Better ID systems would make it easier to pinpoint these individuals.

January 22, 2002|DAN STEIN

A lax visa issuance and tracking system let the Sept. 11 terrorists get into the U.S., but it was a lax domestic documentation system that allowed them to take flying lessons, rent apartments and safe houses and blend into the United States' vast and diverse population.

One of the first orders of important business for Congress in 2002 will be to approve the Enhanced Border Security and Visa Entry Reform Act, a bipartisan bill that would greatly improve our ability to identify potential terrorists before they reach our country.

The bill would require more extensive background checks on visa applicants from terrorist-sponsoring countries, the use of machine-readable travel documents and visas and better reporting procedures for people granted permission to reside temporarily in the United States.

Yet even with those reforms, more is needed. It must be easier for officials to flag those who manage to slip through the visa net. Terrorists do not necessarily come only from certain countries or fit a particular ethnic profile.

The two most important pieces of identification that allow Americans to live, work, obtain credit, rent apartments, attend school, get on airplanes and do virtually everything else were easily acquired by the 19 terrorists as well as millions of other people who are in the United States illegally.

Every one of the terrorists involved in the attacks had a valid Social Security number issued by the federal government and a valid driver's license issued by a state government. With these documents, people intent on inflicting the most grievous harm and murdering the greatest number of people were able to become inconspicuous needles in an enormous haystack.

There are some obvious and basic document reforms needed to remedy this hole in our security.

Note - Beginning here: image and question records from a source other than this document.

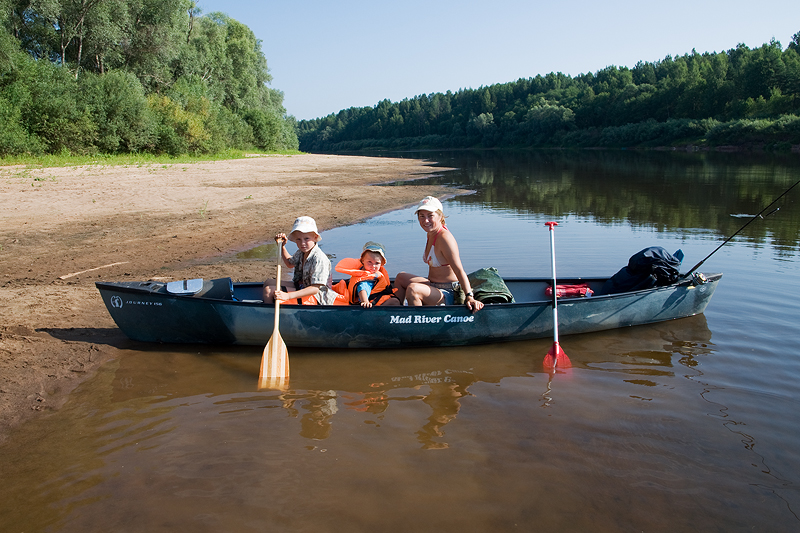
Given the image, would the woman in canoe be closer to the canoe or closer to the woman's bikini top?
the woman's bikini top

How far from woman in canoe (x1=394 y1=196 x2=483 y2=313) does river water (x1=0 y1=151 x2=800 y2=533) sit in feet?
1.92

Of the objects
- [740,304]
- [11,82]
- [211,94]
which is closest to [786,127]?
[211,94]

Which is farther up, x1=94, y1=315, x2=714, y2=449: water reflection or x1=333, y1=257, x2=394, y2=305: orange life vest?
x1=333, y1=257, x2=394, y2=305: orange life vest

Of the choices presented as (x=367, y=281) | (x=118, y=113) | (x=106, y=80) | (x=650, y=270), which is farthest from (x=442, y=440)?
(x=106, y=80)

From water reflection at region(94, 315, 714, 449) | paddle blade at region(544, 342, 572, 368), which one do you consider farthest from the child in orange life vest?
paddle blade at region(544, 342, 572, 368)

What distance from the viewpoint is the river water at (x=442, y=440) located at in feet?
10.5

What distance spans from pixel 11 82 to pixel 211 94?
20034 millimetres

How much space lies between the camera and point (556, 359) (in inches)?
212

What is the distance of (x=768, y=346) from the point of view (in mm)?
5633

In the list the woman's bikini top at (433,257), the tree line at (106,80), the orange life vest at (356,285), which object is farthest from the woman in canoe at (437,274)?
the tree line at (106,80)

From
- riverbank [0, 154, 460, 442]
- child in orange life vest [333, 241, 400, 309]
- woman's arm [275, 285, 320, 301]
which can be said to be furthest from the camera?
child in orange life vest [333, 241, 400, 309]

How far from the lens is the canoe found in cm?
543

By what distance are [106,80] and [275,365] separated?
1046 inches

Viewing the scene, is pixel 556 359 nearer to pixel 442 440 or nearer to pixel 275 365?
pixel 442 440
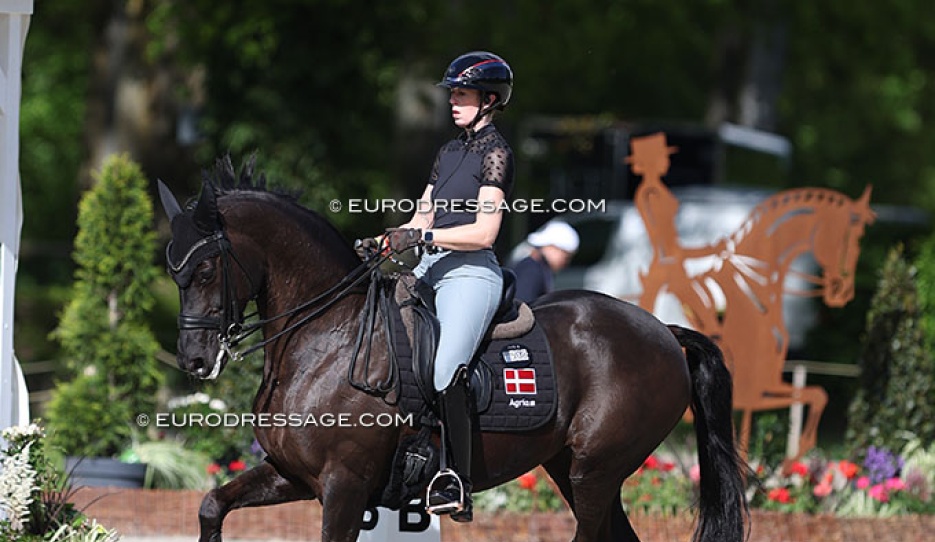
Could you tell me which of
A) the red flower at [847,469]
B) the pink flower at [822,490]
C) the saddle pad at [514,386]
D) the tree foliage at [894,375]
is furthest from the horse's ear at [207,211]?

To begin with, any adult applicant for a Social Security number should be required to undergo a thorough background check to verify that he or she is in the United States legally. If the individual has been admitted temporarily, the Social Security document should be different from permanent ones and should expire at the same time as the person's visa. The Social Security document itself should be made more secure and include features that allow it to be as easily verified as a credit card.

All states should have to require a valid Social Security number before issuing a driver's license. Like Social Security numbers, driver's licenses for people on temporary visas should expire with the visas, or sooner. A common motor vehicle database would ensure that multiple driver's licenses were not issued to the same Social Security number. Driving is a privilege, not a right, so all states should have minimum uniform security standards to guard against identity theft.

With any secure and reliable form of identification, citizens should be entitled to live, work and move about the United States easily and with a full expectation of privacy. With secure travel documents and visas, legitimate visitors to our country could do those things that visitors are entitled to do, but would find it difficult to do things like get jobs, rent apartments or take flying lessons.

We must have a system to distinguish between lawful members of our society, legitimate visitors and those who are here illegally. With the establishment of secure identity documents, those who are here illegally or on non-immigrant visas will find that the camouflage of our vast and diverse country has disappeared.

We cannot stop every potential terrorists from getting into the country, but we certainly can do our best to take away their cover.


Dan Stein is executive director of the Federation for American Immigration Reform.